Application Performance Index (Apdex) is a standardised method for calculating the perceived satisfaction of a user accessing your service. It divides all served requests into three categories: satisfied, tolerating, and frustrated.

A user's request is said to be satisfied when it occurs within some T value, such as 400ms, and is successful, e.g. 2xx or 3xx status codes.

A tolerating request is successful in more than T, and less than 4T.

Frustrated requests exceed 4T or fail, e.g. 4xx and 5xx status codes.

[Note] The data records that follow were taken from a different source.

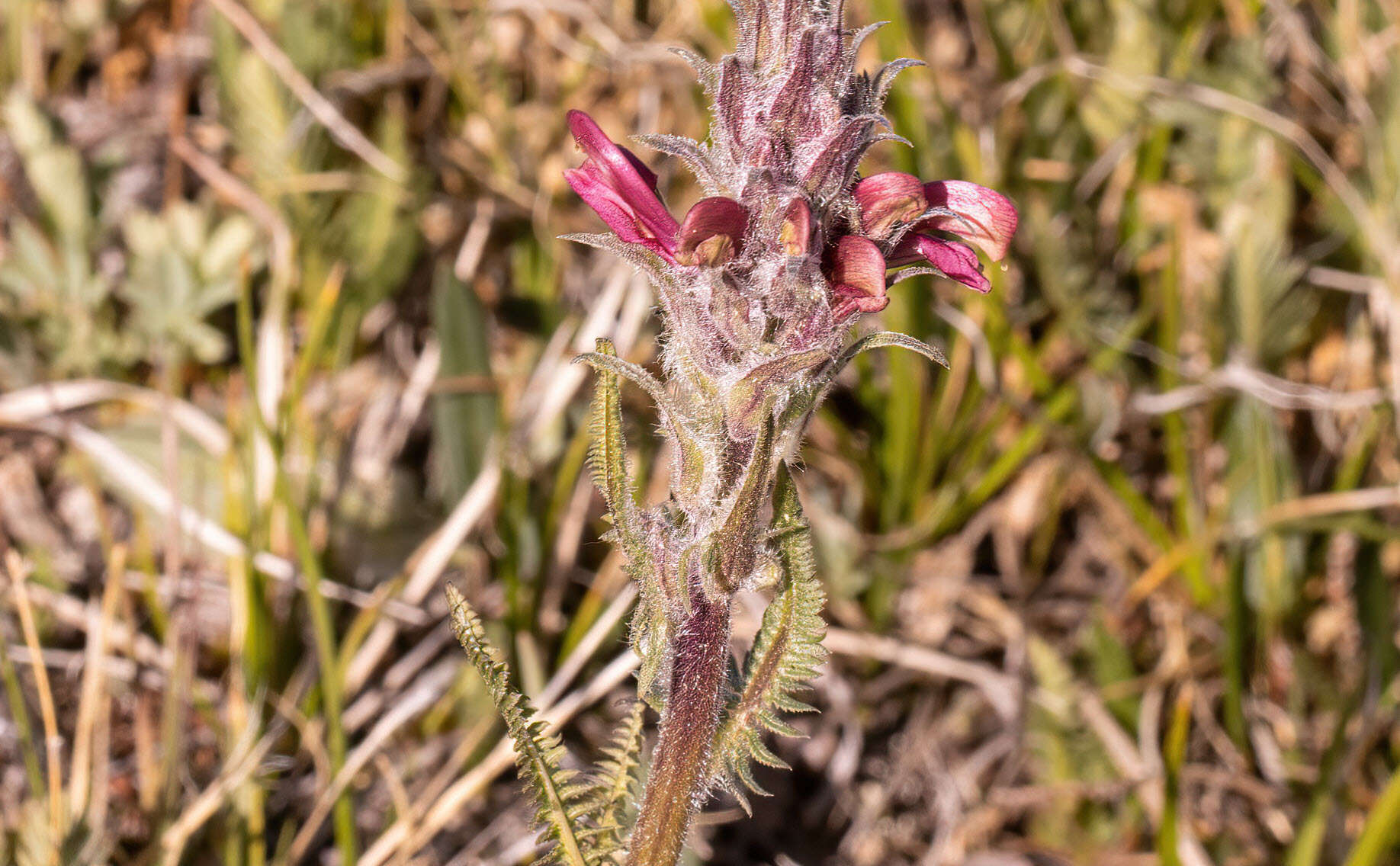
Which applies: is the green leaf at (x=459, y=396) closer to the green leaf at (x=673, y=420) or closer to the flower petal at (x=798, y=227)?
the green leaf at (x=673, y=420)

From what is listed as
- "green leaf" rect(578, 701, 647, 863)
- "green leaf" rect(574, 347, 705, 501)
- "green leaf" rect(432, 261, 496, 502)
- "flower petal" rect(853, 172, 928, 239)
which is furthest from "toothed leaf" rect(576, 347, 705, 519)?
"green leaf" rect(432, 261, 496, 502)

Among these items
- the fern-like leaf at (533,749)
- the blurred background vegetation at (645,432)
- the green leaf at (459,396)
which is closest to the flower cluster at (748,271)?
the fern-like leaf at (533,749)

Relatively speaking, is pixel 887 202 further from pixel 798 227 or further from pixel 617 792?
pixel 617 792

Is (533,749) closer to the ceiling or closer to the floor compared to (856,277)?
closer to the floor

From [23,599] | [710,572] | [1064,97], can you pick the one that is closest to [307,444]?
[23,599]

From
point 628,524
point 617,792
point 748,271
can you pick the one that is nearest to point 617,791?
point 617,792

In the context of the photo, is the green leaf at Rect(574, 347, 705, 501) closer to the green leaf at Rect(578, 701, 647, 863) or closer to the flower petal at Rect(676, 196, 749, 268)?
the flower petal at Rect(676, 196, 749, 268)

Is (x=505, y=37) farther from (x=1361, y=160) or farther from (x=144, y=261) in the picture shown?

So how can we build this measure in SumoLogic? Let's take a look

| json auto field=raw_log
| if(statusCode matches "2*", if(responseTime <= {{Apdex_Time}}, 1, 0), 0) as satisfied_counter
| if(statusCode matches "2*", if(responseTime < {{Apdex_Time}} * 4 && responseTime > {{Apdex_Time}}, 1, 0), 0) as tolerating_counter
| timeslice 150 buckets
| count as total_logs, sum(satisfied_counter) as satisfied, sum(tolerating_counter) as tolerating by _timeslice
| ((satisfied+tolerating/2)/total_logs)as apdex
| fields apdex, _timeslice

We use structured logging, so our logs are JSON formatted, but you could do this just as easily via a regex capture on apache style access logs to extract the status code and response time.

This simply creates a counter for satisfied and tolerating using nested if functions with the matches operator. The frustrated queries are everything not captured by these two counters, so count as total_logs gives us everything else we need, assuming our log source only contains access logs.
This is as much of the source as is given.